EXERCISE GOAL = Retype exactly what appears below from the line containing "Person with blonde" down to the line containing "Vue rapprochée du", keeping both end lines. Do not include pictures.

PROVIDED MATERIAL =
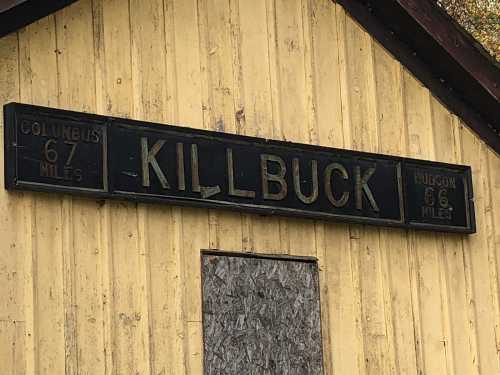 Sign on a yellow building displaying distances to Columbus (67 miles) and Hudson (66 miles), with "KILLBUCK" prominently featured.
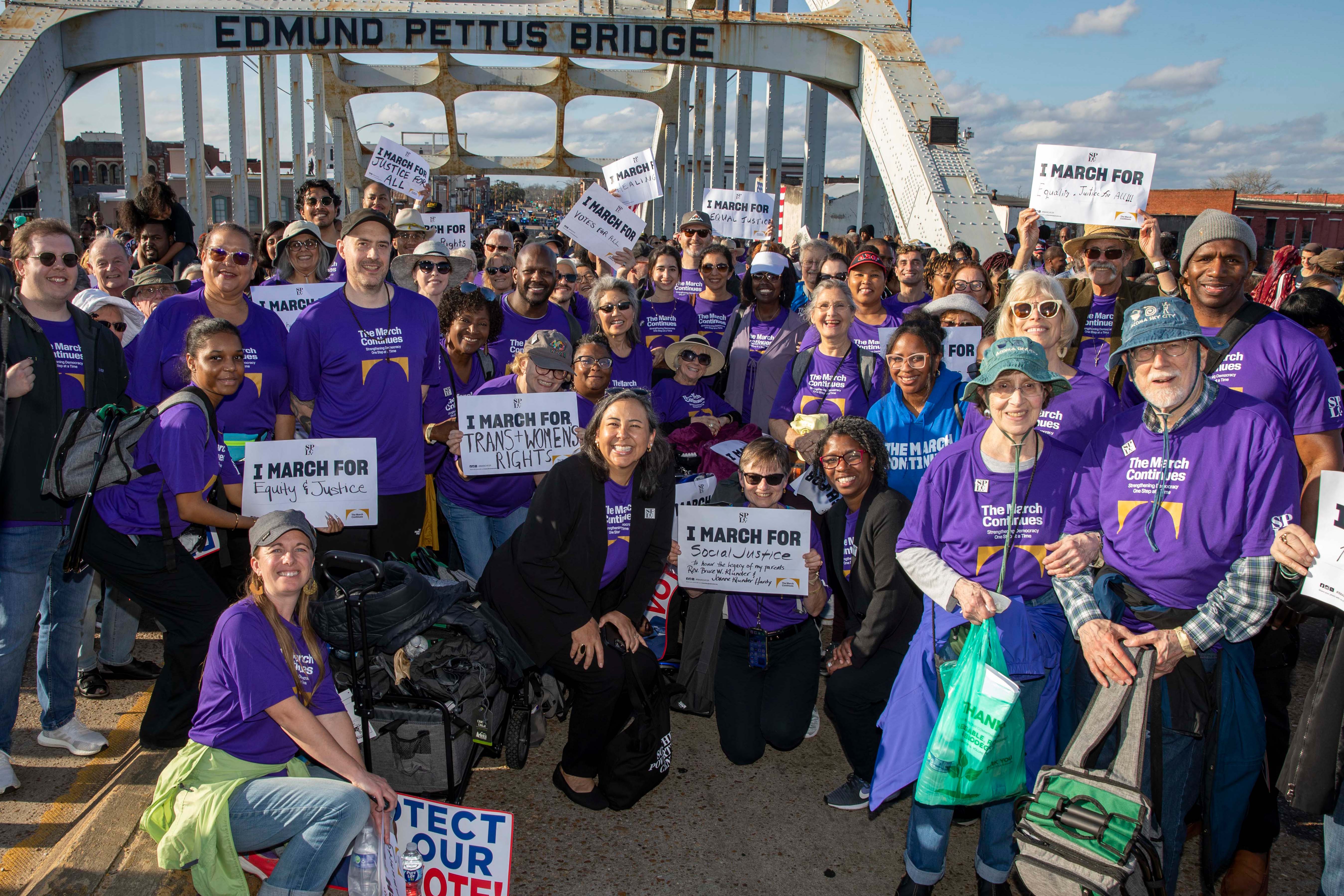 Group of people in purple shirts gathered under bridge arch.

---

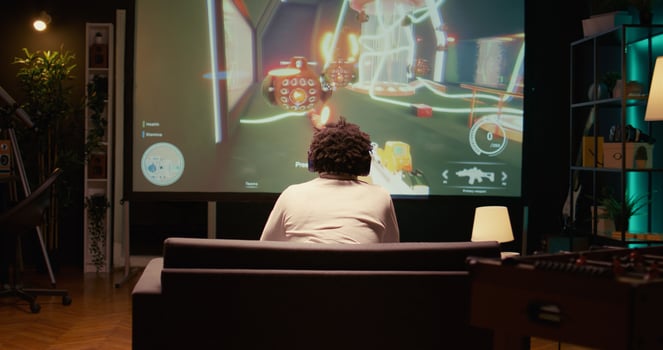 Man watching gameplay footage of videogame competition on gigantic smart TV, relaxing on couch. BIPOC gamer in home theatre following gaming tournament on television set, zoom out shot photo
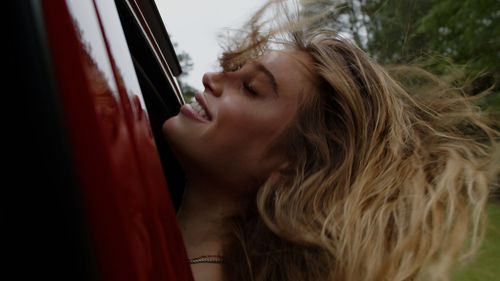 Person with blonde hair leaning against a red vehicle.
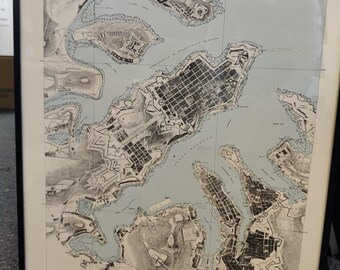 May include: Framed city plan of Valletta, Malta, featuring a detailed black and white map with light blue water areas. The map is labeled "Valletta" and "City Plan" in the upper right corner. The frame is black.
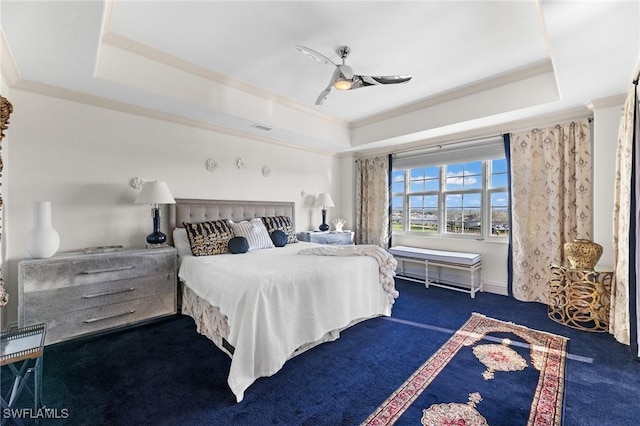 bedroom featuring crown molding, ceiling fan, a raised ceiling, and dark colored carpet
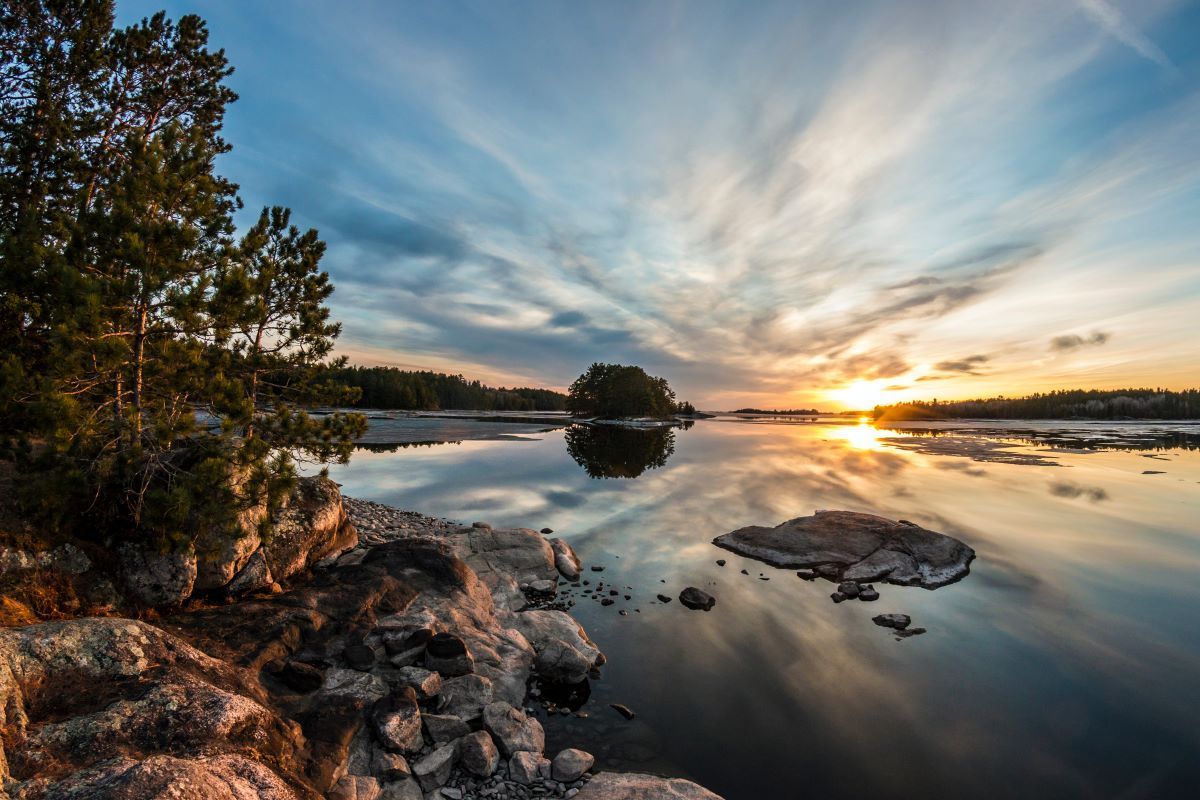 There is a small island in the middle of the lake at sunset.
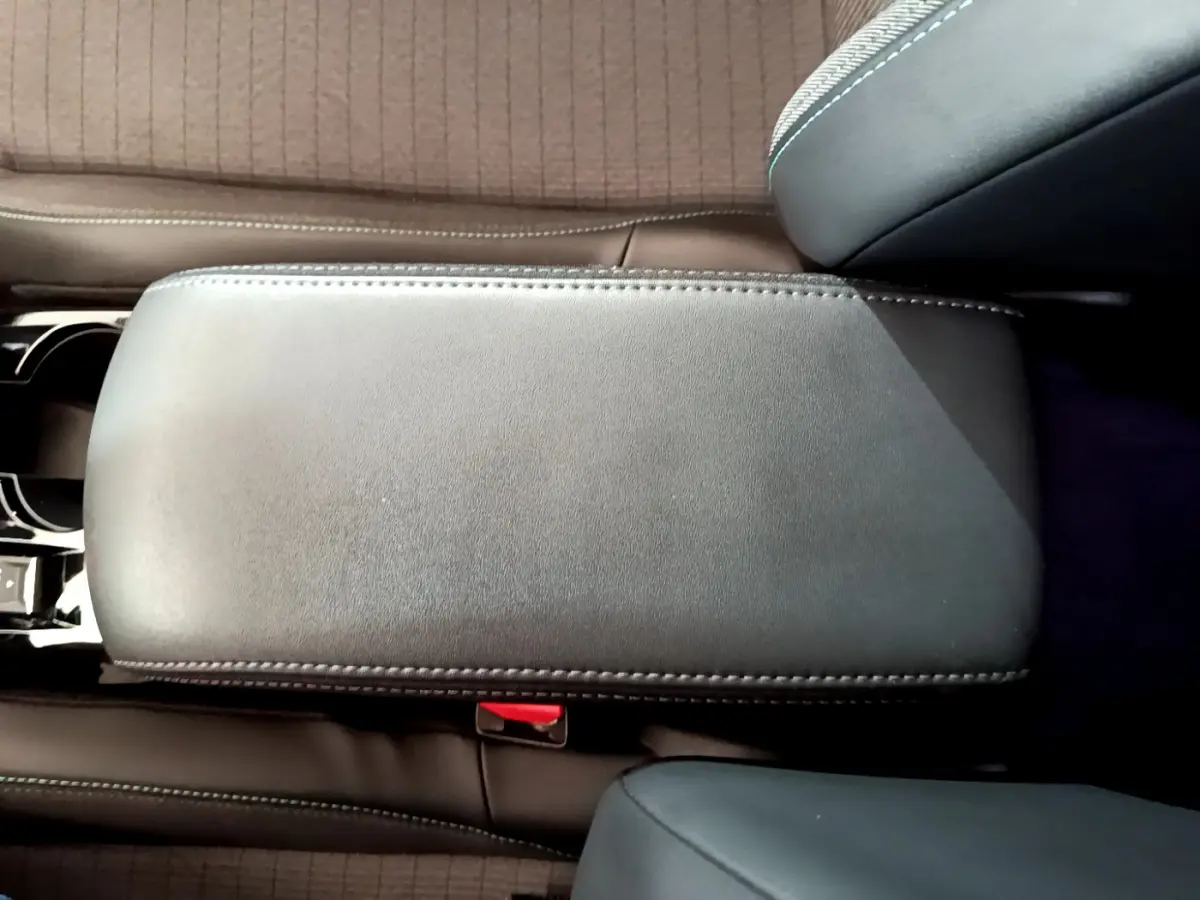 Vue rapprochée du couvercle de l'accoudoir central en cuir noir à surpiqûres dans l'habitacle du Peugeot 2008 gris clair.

THE COMPLETED TASK =
 Person with blonde hair leaning against a red vehicle.
 May include: Framed city plan of Valletta, Malta, featuring a detailed black and white map with light blue water areas. The map is labeled "Valletta" and "City Plan" in the upper right corner. The frame is black.
 bedroom featuring crown molding, ceiling fan, a raised ceiling, and dark colored carpet
 There is a small island in the middle of the lake at sunset.
 Vue rapprochée du couvercle de l'accoudoir central en cuir noir à surpiqûres dans l'habitacle du Peugeot 2008 gris clair.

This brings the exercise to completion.